##### TEXT EXCERPT

Shakespeare in a Divided America: A Q&A with NEH Public Scholar James Shapiro
What can William Shakespeare (1564-1616), a centuries-old English playwright and poet who never set foot in the New World, tell us about our America? Quite a lot, it seems, according to NEH Public Scholar James Shapiro. In his new book, Shakespeare in a Divided America, Shapiro investigates eight important episodes in American history and the ways that Shakespeare’s work was invoked within each of them. As Shapiro writes, “For well over two centuries, Americans of all stripes—presidents and activists, writers and soldiers—have […] turned to Shakespeare’s works to give voice to what could not readily or otherwise be said.” I spoke with Shapiro to get a better understanding of the unique connection between the Bard and the American experience.
Why exactly is Shakespeare’s art so applicable to American politics and history? What accounts for that malleability?
America is a relatively young country, one that has struggled over the decades and centuries with unresolved issues ranging from race, empire, and assassination, to immigration, inclusion, and gender. Many of Shakespeare’s plays turn on these issues—whether it is crossdressing in the comedies or the killing of political leaders in the tragedies—so it’s hardly surprising that Americans would find in them a roadmap to working through their own convictions and differences.

##########

» **WORK INSTRUCTIONS**
Extend the Shakespeare in a Divided America interview, beginning after its last sentence.

##### PROVIDED MATERIAL

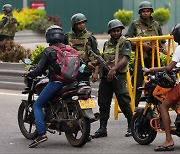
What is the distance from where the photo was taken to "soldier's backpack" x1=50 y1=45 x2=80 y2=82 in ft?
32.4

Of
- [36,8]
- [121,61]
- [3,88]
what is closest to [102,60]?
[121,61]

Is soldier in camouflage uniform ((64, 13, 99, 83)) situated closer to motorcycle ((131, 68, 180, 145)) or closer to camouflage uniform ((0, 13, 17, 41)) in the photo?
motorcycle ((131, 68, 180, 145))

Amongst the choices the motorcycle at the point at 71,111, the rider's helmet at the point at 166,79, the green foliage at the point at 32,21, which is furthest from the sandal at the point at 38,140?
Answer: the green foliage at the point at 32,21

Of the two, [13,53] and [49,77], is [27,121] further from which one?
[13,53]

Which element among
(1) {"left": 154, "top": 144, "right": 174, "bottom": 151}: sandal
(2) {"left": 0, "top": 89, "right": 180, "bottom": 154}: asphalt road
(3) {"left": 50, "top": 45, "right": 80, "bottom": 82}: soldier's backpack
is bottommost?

##########
##### PROVIDED MATERIAL

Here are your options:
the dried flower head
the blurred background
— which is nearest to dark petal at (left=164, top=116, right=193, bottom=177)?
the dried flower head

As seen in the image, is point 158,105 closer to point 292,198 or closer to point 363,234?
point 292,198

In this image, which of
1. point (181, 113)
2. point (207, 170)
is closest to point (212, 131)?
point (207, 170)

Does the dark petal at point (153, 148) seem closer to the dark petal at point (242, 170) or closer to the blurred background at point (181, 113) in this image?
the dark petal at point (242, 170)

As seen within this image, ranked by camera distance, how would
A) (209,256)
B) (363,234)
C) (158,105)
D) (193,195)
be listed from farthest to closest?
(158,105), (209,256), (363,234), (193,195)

##########
##### PROVIDED MATERIAL

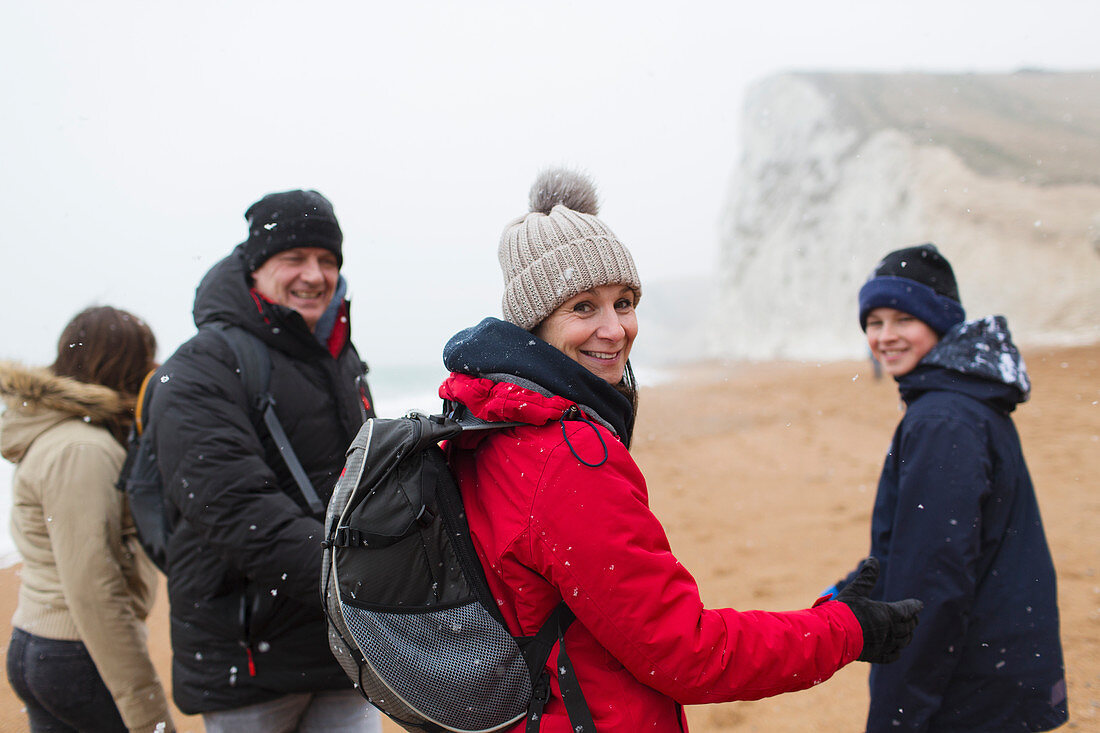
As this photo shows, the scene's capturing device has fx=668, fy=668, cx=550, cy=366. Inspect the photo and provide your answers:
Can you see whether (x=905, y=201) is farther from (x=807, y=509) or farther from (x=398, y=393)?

##########

» **TASK ANSWER**
In the opening chapters, you talk about John Adams, Thomas Jefferson, John Quincy Adams, and Abraham Lincoln, and many other presidents, all of whom turned to Shakespeare in some way. Is there some organic connection between the American presidency and Shakespeare’s work?
The Founding Fathers and early presidents were steeped in Shakespeare. John Adams and Jefferson made a pilgrimage to Shakespeare’s birthplace. John Quincy Adams felt comfortable “mansplaining” Othello, King Lear, and Romeo and Juliet to Fanny Campbell, the leading Shakespeare actress of the age. Shakespeare’s histories and tragedies put leaders under extraordinary pressure—and then turn up that pressure even further, until those leaders fail. American presidents are, in many respects, ideal readers of Shakespeare; they understand what it means to lead under pressure, and then to discover that the political gifts that brought them into power often had little to do with maintaining it.
The book focuses on the way that Shakespeare has been employed to articulate division throughout American history. Does Shakespeare have the power to do the opposite? Can his work be used as a tool for empathy and healing?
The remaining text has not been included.